Modern Credit Management supports and benefits businesses by optimizing their profits and liquidity situation. In manufacturing, in commerce or in service providers such as leasing, an automated Credit Management process aids in evaluating customers’ creditworthiness and early warning of credit defaults.
With extensive electronic support of the processes, businesses have the ability to assess their customers’ creditworthiness according to their business model and risk appetite. Embedded in the solution is support for a multiplicity of workflows.
As the first step, all data concerning customers or business partners (master data, credit limits) from internal data sources (accounting systems) and external service providers (credit bureaus, credit insurance companies, rating agencies) are entered or imported using an interface. All data are stored in a central database.

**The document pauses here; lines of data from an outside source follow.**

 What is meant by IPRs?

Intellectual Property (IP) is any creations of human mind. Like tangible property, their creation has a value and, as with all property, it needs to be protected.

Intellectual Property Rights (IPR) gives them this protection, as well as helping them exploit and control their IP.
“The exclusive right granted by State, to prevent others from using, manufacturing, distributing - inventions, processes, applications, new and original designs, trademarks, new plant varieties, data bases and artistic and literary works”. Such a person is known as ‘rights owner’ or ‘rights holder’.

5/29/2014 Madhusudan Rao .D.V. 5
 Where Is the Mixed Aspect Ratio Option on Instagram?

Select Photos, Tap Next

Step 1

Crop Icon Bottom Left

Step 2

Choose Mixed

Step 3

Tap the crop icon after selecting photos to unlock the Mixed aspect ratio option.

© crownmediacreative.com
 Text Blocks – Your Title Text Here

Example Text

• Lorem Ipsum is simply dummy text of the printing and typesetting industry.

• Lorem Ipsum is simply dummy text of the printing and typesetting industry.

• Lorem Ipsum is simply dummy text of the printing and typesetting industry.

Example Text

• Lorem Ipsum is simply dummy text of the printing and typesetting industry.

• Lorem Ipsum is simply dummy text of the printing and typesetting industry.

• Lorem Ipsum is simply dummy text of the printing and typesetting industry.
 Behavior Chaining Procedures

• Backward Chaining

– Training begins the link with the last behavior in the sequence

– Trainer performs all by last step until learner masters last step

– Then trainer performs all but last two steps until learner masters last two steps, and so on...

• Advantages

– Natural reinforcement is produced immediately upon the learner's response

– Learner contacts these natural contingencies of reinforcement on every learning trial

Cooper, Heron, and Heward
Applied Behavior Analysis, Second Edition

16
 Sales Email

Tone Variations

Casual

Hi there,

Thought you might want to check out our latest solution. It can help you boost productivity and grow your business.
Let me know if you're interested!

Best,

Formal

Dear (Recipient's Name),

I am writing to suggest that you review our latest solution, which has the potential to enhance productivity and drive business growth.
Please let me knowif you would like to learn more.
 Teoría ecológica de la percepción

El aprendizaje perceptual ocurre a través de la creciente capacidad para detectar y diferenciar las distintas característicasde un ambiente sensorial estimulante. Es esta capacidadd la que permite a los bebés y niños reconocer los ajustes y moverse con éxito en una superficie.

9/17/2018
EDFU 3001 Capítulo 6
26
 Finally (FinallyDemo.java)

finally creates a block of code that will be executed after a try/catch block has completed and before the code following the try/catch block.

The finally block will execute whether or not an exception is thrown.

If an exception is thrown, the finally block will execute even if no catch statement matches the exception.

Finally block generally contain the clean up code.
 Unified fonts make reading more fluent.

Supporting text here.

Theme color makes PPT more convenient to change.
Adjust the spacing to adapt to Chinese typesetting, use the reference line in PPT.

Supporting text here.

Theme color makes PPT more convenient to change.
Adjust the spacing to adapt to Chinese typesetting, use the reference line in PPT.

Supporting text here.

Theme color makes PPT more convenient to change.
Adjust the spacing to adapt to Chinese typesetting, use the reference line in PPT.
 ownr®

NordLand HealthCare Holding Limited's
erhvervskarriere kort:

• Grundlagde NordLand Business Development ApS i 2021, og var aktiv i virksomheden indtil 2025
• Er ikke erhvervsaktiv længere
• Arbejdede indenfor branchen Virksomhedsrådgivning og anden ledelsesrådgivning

The ability to simulate models for rating and scoring customers is an important factor in the credit management process. The effects of changes to the model (e.g., in weighting) on creditworthiness evaluation (for example, the distribution by risk rating class or the aggregated credit limit) may be used as an early indicator.
All steps in the credit management process mentioned above are defined by rules. The Credit Management Platform is based on the rule technology Visual Rules to make sure that the flexibility and traceability is maintained.
The rules for rating and scoring, workflow, the design of the user interface (GUI), the integration of internal and external data, reporting and process management can be defined and executed in a graphical modeling environment. Administrators can define and modify the rules independently and do not need special programming knowledge.